Barry Rubin
The Rubin Report
13 August '10
What will be the next developments regarding U.S.-Israel relations and the Israel-Palestinian “peace process,” and Israeli politics. It’s possible to make some good predictions, or at least to present the most likely scenarios.
On September 26, Israel’s one-year freeze on building inside West Bank settlements will end. Last October, the original commitment was extended to any construction in Jerusalem outside the pre-1967 ceasefire lines. The Palestinian Authority (PA) now demands this freeze be extended as a precondition for it entering direct talks with Israel. The PA also insists that Israel accept the 1967 borders as defining the boundary between itself and a Palestinian state and an international force to patrol them.

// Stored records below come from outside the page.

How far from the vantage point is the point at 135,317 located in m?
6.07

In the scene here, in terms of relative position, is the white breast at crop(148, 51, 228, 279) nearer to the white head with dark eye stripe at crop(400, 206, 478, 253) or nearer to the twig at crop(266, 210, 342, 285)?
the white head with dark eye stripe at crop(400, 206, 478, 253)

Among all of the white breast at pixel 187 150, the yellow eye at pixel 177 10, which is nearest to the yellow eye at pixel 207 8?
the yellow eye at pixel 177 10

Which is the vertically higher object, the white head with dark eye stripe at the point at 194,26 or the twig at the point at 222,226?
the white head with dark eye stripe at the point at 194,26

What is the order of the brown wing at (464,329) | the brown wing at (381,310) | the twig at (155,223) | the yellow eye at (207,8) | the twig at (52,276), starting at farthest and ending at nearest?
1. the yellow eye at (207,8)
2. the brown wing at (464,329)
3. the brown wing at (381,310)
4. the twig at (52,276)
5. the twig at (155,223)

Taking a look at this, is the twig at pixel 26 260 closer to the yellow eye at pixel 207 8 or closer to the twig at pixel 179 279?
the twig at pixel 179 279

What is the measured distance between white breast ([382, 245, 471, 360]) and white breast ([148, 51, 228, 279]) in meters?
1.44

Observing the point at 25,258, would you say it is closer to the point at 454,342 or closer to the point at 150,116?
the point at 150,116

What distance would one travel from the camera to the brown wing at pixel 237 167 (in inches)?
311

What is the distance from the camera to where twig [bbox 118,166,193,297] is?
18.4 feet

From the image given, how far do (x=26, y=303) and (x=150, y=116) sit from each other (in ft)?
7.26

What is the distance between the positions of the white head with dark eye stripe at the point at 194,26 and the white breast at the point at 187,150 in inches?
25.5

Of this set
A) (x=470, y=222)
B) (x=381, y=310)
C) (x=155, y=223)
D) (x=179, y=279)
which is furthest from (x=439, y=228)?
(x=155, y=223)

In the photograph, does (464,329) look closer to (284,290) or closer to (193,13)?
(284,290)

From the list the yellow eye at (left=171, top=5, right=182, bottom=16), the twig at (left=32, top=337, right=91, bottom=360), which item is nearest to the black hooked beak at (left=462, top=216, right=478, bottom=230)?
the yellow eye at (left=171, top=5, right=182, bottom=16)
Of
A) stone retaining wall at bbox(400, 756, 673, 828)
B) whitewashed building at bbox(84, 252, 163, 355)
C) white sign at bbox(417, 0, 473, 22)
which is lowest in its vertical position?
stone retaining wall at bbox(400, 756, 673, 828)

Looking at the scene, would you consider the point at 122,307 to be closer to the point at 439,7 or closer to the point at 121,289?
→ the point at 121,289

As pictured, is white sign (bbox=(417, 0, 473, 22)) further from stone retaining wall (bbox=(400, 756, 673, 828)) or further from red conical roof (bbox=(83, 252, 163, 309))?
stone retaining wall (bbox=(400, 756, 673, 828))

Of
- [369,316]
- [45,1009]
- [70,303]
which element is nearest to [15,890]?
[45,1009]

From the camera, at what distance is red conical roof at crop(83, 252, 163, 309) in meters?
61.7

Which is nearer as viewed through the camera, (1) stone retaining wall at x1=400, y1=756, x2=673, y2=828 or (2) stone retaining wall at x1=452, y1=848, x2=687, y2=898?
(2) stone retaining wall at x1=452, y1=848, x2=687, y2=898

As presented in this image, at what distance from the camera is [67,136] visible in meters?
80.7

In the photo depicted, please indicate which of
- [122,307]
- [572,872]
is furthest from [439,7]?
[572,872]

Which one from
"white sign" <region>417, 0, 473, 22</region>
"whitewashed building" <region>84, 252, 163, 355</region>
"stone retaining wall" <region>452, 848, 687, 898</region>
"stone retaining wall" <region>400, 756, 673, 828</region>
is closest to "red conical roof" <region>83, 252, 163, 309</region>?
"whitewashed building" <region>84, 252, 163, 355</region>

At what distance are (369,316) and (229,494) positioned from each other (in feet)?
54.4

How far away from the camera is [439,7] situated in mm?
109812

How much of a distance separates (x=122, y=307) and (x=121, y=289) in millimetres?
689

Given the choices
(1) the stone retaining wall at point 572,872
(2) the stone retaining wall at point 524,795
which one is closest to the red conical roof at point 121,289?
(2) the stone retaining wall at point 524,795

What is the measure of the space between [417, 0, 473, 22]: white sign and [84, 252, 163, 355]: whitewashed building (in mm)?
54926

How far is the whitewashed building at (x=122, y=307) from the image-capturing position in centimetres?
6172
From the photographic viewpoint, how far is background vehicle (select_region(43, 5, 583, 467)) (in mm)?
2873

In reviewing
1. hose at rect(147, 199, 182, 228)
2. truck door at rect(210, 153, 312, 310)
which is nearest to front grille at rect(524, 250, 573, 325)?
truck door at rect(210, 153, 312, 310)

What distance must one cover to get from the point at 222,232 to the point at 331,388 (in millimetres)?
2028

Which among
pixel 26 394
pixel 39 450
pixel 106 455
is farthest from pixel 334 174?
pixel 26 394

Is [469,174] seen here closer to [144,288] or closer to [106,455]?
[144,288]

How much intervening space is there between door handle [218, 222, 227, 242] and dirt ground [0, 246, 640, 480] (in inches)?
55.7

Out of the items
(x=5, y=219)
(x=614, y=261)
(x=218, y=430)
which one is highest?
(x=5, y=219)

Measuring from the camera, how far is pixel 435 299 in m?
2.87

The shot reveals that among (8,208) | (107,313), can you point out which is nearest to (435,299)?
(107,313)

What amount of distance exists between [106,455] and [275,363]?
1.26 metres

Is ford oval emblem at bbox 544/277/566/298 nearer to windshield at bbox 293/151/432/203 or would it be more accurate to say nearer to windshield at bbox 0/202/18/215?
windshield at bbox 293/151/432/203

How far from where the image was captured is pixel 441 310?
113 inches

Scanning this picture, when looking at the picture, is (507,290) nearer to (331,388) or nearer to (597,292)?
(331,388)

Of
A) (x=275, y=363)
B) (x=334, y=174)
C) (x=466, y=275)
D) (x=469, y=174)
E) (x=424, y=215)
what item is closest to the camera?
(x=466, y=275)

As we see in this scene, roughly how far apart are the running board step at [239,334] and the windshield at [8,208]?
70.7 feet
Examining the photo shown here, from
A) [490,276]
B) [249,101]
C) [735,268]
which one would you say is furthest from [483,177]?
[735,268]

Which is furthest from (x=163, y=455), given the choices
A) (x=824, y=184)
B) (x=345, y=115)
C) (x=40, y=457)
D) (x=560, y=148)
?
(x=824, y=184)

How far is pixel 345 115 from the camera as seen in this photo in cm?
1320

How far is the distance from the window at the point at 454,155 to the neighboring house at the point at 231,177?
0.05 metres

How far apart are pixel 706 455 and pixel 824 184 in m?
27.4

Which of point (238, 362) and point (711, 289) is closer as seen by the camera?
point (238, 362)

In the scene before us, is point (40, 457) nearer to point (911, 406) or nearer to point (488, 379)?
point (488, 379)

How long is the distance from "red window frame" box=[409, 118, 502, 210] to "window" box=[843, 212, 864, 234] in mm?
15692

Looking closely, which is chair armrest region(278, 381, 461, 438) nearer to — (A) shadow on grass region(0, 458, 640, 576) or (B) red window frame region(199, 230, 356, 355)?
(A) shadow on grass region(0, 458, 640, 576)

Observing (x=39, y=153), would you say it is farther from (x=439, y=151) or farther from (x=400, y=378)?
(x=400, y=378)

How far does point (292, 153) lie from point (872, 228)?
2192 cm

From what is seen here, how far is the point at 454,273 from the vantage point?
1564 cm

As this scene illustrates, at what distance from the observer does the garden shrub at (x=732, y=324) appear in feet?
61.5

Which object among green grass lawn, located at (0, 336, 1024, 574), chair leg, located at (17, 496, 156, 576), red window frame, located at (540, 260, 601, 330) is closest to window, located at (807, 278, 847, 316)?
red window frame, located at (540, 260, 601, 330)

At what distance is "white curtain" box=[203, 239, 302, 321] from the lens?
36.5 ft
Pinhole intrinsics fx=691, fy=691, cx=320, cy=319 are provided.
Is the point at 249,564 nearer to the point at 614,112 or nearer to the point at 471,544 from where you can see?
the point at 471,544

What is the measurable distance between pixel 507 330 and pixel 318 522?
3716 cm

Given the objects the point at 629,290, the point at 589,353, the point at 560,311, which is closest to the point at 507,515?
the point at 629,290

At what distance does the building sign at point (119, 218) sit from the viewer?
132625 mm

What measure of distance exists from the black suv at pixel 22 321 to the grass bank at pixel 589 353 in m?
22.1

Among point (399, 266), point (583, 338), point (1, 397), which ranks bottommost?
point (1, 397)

The PA's goal is to use the bait of direct talks to get the United States to accept these and other preconditions and force them on Israel or, just as good, to blame Israel for not giving in and creating a rift in U.S.-Israel relations. Israel does not have a similar option since whatever happens this U.S. government won't publicly criticize the PA.
Even if Israel were to meet these conditions, it is not entirely clear that the PA would then talk directly, and either way it would still not have made any compromises of its own on issues vital to Israel. This is, then, the old Palestinian leadership's game of demanding Israeli concessions, yielding nothing even if it won them, and then insisting that what Israel has given up is now the irreversible basis for future talks during which even more unilateral Israeli concessions are demanded.